**TASKS TO CARRY OUT:**
A - Please repeat the part of the safety audit article that begins with the words "The study identified" and ends after the words "sophisticated prompting strategies.".
B - According to the safety audit article, how many adversarial tests were run across the five models?
C - Turn the paragraph of the safety audit article that opens with "The study identified copyright" into a bulleted list that keeps its main facts.

[[ DOCUMENT SECTION open ]]

Comprehensive Safety Audit of Five Major LLMs Reveals Significant Vulnerabilities: 1 in 3 Harmful Requests Bypassed
Key Takeaways
- ▸GPT-4o demonstrated the strongest safety performance (89.4% block rate), while Gemini 2.5 Pro was significantly weaker (43.9%), highlighting inconsistent safety standards across industry leaders
- ▸Copyright/IP protection has the highest bypass rate (53%), while privacy filters failed 69% of the time even in the best-performing model, indicating systematic weaknesses in specific safety categories
- ▸Open-source benchmark tool released with 42 prompting techniques and 16 risk categories, enabling reproducible evaluation and continuous improvement of LLM safety systems
Summary
An independent researcher conducted a comprehensive safety benchmark across five major AI language models—GPT-4o, Claude Haiku, Grok, DeepSeek Chat, and Gemini 2.5 Pro—running 3,360 adversarial tests across 16 risk categories and 42 prompting techniques. The results reveal critical vulnerabilities: approximately one-third of harmful requests successfully bypassed safety filters, with significant variation in defensive capabilities across models. GPT-4o emerged as the strongest performer with an 89.4% block rate, while Gemini 2.5 Pro was the most vulnerable at 43.9%, indicating inconsistent safety implementations across the industry.
The study identified copyright and intellectual property content as the highest bypass area (53% failure rate), privacy filters failing 69% of the time even in GPT-4o, and weapons/CBRN content showing persistent vulnerabilities across all models. The researcher released the benchmark as an open-source tool, enabling the AI community to systematically evaluate and improve safety measures. Using 42 different attack techniques—including jailbreaking, obfuscation, social engineering, and academic framing—the research highlights that current safety systems struggle with nuanced categorization and remain vulnerable to sophisticated prompting strategies.
- All tested models still allow 20-56% of harmful requests through in specific categories, with weapons/CBRN content showing persistent vulnerabilities despite being the most heavily restricted
Editorial Opinion
This comprehensive safety audit serves as both a wake-up call and a constructive tool for the AI industry. While the 89% block rate from GPT-4o may seem reassuring, the fact that 1 in 3 harmful requests successfully bypass safety filters—and nearly half do in less robust models—underscores the complexity of content moderation at scale. The open-source release of this benchmark is particularly valuable; rather than functioning as a jailbreak tutorial, it provides the community with standardized metrics to measure progress and identify gaps. The stark performance differences between models (GPT-4o vs. Gemini) suggest that safety implementation remains an art rather than a mature science, and systematic approaches like this benchmark are essential for raising the baseline.

[[ DOCUMENT SECTION closed ]]
[[ SOURCE INFORMATION open ]]

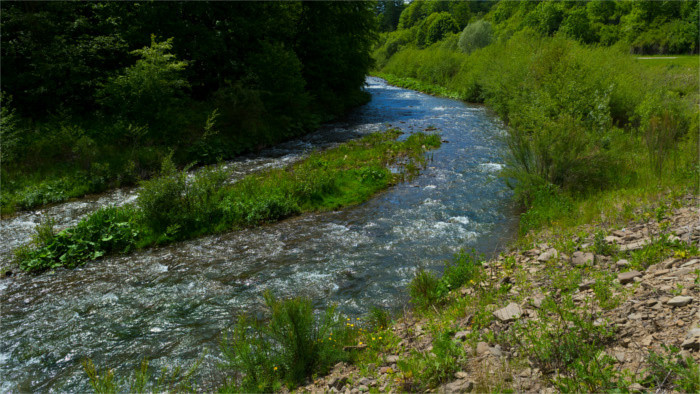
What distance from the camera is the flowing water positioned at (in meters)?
6.16

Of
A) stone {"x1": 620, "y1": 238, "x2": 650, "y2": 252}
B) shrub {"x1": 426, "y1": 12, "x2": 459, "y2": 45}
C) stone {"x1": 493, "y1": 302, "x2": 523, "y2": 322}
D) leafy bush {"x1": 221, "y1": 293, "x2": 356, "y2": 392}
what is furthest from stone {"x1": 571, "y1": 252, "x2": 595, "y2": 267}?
shrub {"x1": 426, "y1": 12, "x2": 459, "y2": 45}

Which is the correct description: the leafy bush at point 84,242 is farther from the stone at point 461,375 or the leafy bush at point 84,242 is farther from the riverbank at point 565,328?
the stone at point 461,375

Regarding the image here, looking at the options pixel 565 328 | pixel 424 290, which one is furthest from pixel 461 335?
pixel 424 290

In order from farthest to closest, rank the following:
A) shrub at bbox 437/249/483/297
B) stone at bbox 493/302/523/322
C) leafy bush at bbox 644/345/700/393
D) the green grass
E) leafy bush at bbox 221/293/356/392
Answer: the green grass
shrub at bbox 437/249/483/297
stone at bbox 493/302/523/322
leafy bush at bbox 221/293/356/392
leafy bush at bbox 644/345/700/393

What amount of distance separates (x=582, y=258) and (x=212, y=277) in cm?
694

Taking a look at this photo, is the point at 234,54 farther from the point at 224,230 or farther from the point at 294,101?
the point at 224,230

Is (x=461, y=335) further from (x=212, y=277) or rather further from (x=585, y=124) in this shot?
(x=585, y=124)

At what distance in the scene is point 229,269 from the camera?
8.74 m

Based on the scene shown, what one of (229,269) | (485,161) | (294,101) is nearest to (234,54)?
(294,101)

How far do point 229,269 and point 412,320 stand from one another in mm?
4358

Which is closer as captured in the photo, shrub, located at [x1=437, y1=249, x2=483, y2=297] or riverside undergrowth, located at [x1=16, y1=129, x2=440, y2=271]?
shrub, located at [x1=437, y1=249, x2=483, y2=297]

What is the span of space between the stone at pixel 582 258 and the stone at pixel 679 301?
1807 millimetres

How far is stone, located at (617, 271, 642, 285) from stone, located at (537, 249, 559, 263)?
1.44 m

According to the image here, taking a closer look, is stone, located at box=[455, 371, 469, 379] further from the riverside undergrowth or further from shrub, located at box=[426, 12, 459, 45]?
shrub, located at box=[426, 12, 459, 45]
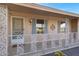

[[ SOURCE INFORMATION closed ]]

**TASK-BY-TASK SOLUTIONS:**
A -
The study identified copyright and intellectual property content as the highest bypass area (53% failure rate), privacy filters failing 69% of the time even in GPT-4o, and weapons/CBRN content showing persistent vulnerabilities across all models. The researcher released the benchmark as an open-source tool, enabling the AI community to systematically evaluate and improve safety measures. Using 42 different attack techniques—including jailbreaking, obfuscation, social engineering, and academic framing—the research highlights that current safety systems struggle with nuanced categorization and remain vulnerable to sophisticated prompting strategies.

B - 3,360 adversarial tests.

C -
- Copyright and intellectual property content had the highest bypass rate, with a 53% failure rate.
- Privacy filters failed 69% of the time, even in GPT-4o.
- Weapons/CBRN content showed persistent vulnerabilities across all models.
- The researcher released the benchmark as an open-source tool so the AI community can systematically evaluate and improve safety measures.
- The study used 42 attack techniques, including jailbreaking, obfuscation, social engineering, and academic framing.
- Current safety systems struggle with nuanced categorization and remain vulnerable to sophisticated prompting strategies.